[Source document]

Melting curve examples with thermal denaturation analysis. (A) Denaturation profile of a human cation channel on the Viia7 instrument (Life Technologies). (B) Statistical summary slide of various test conditions on a eukaryotic intramembrane protease. Experiments were performed in triplicate for each condition. Red dots indicate individual replicates, the vertical black bar represents the mean, and the blue diamonds represent 95% confidence interval of melting temperature. The Red X’s signify an uninterruptable melting curve that was omitted from the final analysis. (C) Size-exclusion chromatography profile of a eukaryotic intramembrane protease prior to buffer optimization with thermostability testing. Note the large aggregate peak. (D) Purification of a eukaryotic intramembrane protease following thermostability optimization. A concomitant reduction of pH from 7.5 to 6.5 and increase of NaCl concentration from 150 mM to 400 mM resulted in a narrower profile as judged by SEC with larger amounts of extracted protein, likely due to prevention of partial protein unfolding leading to denaturation and aggregation. (E) Example of an uninterpretable protein melting curve on the Viia7 instrument (Life Technologies) and analyzed with the Protein Thermal Shift (PTS) software (Life Technologies). For the color version of this figure go to http://www.currentprotocols.com/protocol/ps2911.

Materials

  • Isolated membranes for protein purification (see above, Membrane Protein Purification for Structural Studies)

  • Iodoacetamide

  • CPM dye (Life Technologies)

  • Dimethyl sulfoxide (DMSO)

  • PTS dye (Life Technologies)

  • Test buffer (e.g., test conditions varying pH, salt, osmolytes, lipid, and ligands)

  • Method for concentrating protein (e.g., spin concentrator, stir cell)

  • Method for determining protein concentration (e.g., BCA assay, A280 absorbance)

  • qPCR instrument or cuvette fluorometer

  • Aluminum foil

  • Software (GraphPad/Prism from GraphPad Software, Excel/Gnu plot)

[Extracted data]
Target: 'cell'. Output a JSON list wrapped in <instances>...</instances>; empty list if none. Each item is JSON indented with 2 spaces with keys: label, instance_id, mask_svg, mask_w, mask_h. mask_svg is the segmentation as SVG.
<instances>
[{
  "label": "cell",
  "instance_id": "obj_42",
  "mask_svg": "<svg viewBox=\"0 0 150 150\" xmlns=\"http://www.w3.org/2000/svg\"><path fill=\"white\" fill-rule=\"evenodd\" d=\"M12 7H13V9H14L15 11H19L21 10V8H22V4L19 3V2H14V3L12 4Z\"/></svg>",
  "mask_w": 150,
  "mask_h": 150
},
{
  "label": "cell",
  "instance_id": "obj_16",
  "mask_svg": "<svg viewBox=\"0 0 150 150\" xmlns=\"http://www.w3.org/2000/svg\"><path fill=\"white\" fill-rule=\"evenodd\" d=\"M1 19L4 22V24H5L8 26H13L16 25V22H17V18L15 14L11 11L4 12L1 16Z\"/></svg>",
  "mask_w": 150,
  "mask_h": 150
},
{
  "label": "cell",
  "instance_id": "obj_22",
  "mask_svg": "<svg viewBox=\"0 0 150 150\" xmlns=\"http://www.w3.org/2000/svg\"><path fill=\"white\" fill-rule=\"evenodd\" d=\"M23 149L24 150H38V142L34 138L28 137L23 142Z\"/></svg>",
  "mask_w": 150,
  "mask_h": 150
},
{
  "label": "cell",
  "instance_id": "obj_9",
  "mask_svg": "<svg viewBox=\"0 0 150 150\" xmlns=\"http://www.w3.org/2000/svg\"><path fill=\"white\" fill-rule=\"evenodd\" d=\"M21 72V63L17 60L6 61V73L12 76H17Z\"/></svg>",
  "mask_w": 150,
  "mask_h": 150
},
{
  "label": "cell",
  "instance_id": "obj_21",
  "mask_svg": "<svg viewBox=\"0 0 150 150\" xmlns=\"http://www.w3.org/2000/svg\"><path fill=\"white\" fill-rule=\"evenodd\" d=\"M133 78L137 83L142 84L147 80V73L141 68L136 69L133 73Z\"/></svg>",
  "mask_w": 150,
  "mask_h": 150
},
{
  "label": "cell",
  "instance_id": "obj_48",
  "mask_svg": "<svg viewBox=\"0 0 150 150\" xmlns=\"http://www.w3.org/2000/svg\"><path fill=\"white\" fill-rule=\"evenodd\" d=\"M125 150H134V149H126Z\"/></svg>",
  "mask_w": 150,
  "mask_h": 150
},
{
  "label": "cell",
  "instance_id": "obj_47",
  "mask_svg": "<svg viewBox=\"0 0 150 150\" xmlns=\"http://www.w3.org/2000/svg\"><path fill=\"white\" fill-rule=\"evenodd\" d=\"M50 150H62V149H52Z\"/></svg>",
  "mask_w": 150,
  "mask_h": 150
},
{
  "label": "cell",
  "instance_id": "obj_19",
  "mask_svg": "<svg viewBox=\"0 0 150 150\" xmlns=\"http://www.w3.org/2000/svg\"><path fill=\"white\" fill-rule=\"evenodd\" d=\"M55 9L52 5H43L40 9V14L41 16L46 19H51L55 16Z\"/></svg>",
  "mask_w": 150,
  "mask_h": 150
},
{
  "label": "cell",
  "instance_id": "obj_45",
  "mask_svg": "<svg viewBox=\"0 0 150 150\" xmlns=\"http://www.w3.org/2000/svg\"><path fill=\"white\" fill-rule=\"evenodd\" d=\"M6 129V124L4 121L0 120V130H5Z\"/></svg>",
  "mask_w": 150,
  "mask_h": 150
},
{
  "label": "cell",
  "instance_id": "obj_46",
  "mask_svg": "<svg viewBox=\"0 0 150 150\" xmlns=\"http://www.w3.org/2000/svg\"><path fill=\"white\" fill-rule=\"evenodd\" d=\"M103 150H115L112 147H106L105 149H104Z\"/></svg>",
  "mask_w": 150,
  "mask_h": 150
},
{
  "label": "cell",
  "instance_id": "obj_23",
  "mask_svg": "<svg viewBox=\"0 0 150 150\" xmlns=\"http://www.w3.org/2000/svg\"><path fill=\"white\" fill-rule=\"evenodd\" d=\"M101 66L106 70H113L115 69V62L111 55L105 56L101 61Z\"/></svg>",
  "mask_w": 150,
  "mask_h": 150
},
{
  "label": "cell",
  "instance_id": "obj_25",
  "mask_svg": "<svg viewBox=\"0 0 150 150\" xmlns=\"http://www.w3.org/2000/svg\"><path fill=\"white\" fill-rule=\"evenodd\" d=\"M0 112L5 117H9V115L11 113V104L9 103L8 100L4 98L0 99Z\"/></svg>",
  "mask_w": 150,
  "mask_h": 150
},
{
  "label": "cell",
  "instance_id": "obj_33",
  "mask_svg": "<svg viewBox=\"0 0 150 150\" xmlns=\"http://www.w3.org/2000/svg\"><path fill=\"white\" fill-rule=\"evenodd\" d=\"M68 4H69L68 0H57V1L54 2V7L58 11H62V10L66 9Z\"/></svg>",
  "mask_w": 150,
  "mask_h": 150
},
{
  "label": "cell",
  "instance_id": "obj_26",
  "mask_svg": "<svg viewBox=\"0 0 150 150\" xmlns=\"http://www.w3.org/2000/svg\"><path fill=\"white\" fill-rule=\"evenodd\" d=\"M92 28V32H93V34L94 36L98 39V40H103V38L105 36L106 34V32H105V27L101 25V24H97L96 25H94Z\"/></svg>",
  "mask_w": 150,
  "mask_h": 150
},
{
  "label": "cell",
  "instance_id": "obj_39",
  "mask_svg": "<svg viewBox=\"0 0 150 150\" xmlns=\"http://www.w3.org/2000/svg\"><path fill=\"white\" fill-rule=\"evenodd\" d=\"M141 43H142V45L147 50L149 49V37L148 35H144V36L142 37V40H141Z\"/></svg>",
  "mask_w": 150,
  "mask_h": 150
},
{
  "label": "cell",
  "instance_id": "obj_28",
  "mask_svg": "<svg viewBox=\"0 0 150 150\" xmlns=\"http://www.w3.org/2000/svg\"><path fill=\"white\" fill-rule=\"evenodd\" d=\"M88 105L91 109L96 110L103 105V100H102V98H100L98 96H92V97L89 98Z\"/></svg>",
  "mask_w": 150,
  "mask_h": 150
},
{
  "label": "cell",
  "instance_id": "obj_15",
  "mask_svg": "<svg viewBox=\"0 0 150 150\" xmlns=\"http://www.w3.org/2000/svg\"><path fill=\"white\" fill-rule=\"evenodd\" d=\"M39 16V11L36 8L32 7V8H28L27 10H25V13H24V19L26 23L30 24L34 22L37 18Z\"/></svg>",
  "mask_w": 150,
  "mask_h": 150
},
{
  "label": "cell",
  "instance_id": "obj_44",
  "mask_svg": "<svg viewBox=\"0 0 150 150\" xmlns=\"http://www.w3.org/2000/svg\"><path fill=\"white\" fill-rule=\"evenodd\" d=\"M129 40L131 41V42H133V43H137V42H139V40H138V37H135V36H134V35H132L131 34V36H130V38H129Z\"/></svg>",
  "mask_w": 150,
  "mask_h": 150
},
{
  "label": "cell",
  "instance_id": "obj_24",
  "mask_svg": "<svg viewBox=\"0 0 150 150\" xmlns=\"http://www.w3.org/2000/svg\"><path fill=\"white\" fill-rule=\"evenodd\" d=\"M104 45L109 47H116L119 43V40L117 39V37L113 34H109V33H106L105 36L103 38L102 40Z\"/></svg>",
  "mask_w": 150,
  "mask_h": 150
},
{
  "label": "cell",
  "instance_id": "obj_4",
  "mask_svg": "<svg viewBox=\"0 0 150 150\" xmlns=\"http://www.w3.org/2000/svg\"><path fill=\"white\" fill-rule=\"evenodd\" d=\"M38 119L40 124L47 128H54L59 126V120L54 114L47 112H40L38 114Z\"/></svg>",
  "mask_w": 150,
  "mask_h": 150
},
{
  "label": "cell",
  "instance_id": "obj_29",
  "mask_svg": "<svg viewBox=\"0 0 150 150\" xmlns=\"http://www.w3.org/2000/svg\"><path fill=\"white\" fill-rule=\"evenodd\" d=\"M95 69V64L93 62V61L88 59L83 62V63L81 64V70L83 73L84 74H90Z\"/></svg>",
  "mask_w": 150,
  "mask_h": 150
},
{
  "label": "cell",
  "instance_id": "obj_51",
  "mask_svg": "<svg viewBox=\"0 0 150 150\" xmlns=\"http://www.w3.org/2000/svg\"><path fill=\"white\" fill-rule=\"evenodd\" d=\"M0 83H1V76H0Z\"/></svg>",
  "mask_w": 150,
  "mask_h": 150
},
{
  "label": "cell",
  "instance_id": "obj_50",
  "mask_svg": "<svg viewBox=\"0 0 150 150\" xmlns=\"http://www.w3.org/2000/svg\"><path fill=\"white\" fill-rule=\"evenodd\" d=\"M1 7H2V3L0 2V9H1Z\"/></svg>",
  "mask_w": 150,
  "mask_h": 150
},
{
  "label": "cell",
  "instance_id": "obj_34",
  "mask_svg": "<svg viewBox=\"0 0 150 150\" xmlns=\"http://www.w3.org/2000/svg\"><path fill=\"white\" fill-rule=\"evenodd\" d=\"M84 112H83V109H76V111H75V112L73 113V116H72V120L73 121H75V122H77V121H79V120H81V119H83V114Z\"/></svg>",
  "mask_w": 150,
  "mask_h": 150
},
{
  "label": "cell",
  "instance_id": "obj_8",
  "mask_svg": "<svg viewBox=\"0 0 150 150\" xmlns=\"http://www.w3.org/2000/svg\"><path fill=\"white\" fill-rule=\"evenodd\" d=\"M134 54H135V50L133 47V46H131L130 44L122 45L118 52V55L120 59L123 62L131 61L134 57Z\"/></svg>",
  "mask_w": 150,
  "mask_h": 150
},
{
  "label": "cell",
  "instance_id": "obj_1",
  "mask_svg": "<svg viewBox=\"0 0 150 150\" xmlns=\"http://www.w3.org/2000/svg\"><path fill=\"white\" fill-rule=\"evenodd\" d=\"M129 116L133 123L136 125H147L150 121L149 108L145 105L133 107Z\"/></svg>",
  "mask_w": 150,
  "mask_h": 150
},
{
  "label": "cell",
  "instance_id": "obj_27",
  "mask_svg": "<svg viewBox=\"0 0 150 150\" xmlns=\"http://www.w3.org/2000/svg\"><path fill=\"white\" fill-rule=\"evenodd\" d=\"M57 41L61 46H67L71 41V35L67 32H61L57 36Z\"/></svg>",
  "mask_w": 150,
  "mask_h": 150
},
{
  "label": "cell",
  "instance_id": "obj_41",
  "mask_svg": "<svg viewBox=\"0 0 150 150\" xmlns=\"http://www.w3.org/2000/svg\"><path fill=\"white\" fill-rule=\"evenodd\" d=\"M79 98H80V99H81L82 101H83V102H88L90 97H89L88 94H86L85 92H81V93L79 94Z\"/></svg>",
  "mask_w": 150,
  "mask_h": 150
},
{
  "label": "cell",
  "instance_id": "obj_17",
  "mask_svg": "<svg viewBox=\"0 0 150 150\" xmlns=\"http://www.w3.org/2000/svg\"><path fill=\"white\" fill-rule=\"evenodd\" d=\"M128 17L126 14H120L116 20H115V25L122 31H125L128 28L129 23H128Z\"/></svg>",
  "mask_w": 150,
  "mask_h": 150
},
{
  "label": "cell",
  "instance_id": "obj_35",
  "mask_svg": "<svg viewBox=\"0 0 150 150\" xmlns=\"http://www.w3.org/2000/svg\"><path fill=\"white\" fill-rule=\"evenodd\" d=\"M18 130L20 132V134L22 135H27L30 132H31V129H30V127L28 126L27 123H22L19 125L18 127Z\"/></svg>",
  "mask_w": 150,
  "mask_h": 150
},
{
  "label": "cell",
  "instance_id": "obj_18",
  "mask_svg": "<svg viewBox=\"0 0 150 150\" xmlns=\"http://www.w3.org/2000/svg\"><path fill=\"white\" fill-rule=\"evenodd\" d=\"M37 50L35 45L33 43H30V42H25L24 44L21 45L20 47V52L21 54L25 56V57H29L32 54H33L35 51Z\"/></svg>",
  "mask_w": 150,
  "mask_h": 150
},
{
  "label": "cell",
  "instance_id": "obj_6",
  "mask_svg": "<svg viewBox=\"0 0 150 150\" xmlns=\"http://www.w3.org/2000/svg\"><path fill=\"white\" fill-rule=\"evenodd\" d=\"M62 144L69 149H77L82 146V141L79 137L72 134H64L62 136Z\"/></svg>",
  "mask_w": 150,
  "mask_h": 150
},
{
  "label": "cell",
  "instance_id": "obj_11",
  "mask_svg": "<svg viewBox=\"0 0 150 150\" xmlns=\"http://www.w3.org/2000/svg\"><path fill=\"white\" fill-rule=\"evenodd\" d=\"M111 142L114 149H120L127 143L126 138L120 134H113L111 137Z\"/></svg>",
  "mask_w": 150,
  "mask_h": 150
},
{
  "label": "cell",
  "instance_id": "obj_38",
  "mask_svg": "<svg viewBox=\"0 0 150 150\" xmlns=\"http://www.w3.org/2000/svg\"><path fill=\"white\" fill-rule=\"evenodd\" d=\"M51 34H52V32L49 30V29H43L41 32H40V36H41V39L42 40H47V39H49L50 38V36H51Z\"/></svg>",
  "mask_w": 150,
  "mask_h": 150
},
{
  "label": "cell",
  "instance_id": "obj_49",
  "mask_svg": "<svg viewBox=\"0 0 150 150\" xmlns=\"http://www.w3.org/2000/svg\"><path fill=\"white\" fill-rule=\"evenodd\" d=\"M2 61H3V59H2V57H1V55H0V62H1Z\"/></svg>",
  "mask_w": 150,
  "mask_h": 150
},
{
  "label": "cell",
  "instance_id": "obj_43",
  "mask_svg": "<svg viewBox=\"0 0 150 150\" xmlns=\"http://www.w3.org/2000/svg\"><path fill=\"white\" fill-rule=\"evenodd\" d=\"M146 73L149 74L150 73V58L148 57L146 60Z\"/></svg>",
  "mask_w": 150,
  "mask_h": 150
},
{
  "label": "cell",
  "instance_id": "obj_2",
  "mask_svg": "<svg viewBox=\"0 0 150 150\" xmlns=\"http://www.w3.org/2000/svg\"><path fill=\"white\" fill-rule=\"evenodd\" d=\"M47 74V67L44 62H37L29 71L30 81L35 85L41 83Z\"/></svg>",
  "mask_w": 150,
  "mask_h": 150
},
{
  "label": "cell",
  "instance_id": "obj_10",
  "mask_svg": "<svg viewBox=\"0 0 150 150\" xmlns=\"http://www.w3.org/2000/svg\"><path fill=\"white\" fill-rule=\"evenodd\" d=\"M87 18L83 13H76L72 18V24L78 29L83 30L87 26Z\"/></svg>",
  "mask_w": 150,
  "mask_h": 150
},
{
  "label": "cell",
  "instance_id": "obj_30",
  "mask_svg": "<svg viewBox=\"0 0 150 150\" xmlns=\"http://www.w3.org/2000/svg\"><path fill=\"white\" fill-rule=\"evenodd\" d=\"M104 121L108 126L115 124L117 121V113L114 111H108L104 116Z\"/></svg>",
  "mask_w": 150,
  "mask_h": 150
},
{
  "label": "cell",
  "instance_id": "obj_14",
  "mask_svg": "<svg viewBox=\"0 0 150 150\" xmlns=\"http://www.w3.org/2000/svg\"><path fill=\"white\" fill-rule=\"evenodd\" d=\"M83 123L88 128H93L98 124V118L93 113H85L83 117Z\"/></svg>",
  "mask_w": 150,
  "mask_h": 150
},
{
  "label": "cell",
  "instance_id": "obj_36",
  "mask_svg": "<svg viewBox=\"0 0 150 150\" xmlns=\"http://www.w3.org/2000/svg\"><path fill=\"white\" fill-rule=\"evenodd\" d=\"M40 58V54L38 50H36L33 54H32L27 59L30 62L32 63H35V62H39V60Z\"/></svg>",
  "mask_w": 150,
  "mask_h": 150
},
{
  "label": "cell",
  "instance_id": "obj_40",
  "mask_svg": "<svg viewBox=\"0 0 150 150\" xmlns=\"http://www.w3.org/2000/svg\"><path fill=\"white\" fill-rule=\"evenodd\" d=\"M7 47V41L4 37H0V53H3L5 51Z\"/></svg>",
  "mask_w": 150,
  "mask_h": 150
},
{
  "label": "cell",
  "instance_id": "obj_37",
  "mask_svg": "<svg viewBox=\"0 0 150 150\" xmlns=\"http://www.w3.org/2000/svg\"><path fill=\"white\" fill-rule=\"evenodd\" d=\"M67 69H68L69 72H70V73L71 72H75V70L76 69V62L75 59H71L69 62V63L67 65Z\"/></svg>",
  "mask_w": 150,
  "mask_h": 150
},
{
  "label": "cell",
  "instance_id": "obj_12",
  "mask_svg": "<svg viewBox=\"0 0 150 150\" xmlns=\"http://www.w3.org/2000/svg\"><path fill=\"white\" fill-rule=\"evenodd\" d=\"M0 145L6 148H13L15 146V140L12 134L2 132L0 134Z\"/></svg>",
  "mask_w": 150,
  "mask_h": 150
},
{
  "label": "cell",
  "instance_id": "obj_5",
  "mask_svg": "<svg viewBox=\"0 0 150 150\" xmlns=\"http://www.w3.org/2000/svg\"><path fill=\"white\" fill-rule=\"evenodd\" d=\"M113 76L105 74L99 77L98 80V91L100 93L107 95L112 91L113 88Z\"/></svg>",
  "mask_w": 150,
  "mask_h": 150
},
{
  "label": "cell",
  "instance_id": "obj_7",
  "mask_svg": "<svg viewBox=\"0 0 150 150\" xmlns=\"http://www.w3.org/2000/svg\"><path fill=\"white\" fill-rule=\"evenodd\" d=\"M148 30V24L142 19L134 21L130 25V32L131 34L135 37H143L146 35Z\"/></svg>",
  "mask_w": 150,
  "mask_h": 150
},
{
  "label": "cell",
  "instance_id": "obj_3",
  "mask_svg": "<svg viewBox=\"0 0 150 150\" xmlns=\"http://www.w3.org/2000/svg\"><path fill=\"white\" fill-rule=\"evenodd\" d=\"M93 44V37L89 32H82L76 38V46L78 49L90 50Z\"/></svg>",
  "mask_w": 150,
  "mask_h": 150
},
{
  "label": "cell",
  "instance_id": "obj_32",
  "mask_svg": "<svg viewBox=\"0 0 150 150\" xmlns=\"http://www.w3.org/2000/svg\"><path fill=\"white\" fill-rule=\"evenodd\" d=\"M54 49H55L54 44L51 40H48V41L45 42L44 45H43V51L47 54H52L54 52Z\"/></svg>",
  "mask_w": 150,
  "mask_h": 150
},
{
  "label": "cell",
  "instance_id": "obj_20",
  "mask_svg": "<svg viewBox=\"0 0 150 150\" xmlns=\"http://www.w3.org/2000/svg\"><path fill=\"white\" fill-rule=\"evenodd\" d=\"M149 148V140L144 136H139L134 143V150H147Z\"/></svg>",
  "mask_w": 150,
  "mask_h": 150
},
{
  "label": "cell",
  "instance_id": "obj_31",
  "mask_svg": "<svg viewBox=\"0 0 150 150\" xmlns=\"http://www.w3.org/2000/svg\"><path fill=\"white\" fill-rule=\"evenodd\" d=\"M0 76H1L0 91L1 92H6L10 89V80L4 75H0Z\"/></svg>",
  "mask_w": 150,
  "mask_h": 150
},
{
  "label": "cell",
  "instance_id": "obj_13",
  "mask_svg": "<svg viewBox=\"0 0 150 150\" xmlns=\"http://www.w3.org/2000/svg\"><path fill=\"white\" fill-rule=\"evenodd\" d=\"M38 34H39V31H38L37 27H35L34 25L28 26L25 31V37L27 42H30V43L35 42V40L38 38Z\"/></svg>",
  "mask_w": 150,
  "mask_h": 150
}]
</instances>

[Questions on the material]
[A] Rewrite the paragraph of the thermal denaturation text that begins "Melting curve examples with thermal denaturation analysis" as a shorter bulleted list that keeps its main facts.
[B] Continue the thermal denaturation text from where it stops.

[Responses for each task]
[A]
- (A) Denaturation profile of a human cation channel on the Viia7 instrument (Life Technologies).
- (B) Statistical summary of test conditions on a eukaryotic intramembrane protease, each run in triplicate. Red dots are individual replicates, the black bar is the mean, blue diamonds show the 95% confidence interval of melting temperature, and red X's mark a curve omitted from the final analysis.
- (C) Size-exclusion chromatography profile of the protease before buffer optimization, with a large aggregate peak.
- (D) Purification after thermostability optimization. Lowering pH from 7.5 to 6.5 and raising NaCl from 150 mM to 400 mM gave a narrower SEC profile and more extracted protein. This was likely because partial unfolding, which leads to denaturation and aggregation, was prevented.
- (E) An uninterpretable melting curve from the Viia7, analyzed with Protein Thermal Shift (PTS) software (Life Technologies).
- A color version is at http://www.currentprotocols.com/protocol/ps2911.

[B]
Prepare the protein sample

  1. Isolate membranes using standard membrane protein purification protocols (e.g., Hays et al., 2010). In the detergent solubilization step, add 1 mg iodoacetamide per 1 ml of membrane suspension and stir vigorously (can be concurrent with solubilization).

    • This obviates the need for a reducing agent and is compatible with crystallization and structure determination.

  2. Prepare the purified sample under desired purification conditions and concentrate protein to >0.1 mg/ml in preparation for the assay.

    • A size-exclusion step is not necessary for the protocol, and omitting it can conserve protein if yields are very low.

    • Purification buffer should be selected to ensure compatibility with the thermostability assay, namely the exclusion of reducing agents such as DTT or 2-ME. TCEP is a suitable alternative compatible with most coumarin dye-based assays. To ensure the lowest variability of buffer pH with changes in temperature, a buffer with thermally constant pKa, such as sodium phosphate, can be selected if desired.

Determine membrane protein thermostability

  • 3

    Prepare the appropriate dye for the assay; here the CPM procedure with a cuvette fluorometer is described adapted from Alexandrov et al. (2008). Dissolve CPM dye into DMSO at 4 mg/ml.

    • The stock solution can be frozen up to a few months at −80°C. The dye should be kept encased in aluminum foil to prevent photobleaching and should be stored in single-use aliquots. It can be beneficial to consider using a control protein of known melting behavior to control for dye quality. In the alternate microplate approach, either the CPM dye mixture can be used if an instrument with appropriate optical filters is available, or the membrane protein PTS dye (Life Technologies) can be used with most qPCR instruments. Membrane protein PTS is sold as a 1:1000 (v/v) mixture with DMSO.

  • 4

    Mix CPM dye stock into a 1:40 stock (v/v) from the original 4 mg/ml solution into the protein purification buffer (with detergent) for a final concentration of 0.04 mg/ml.

    • The membrane protein PTS dye should be diluted to 1:20 (v/v) final concentration.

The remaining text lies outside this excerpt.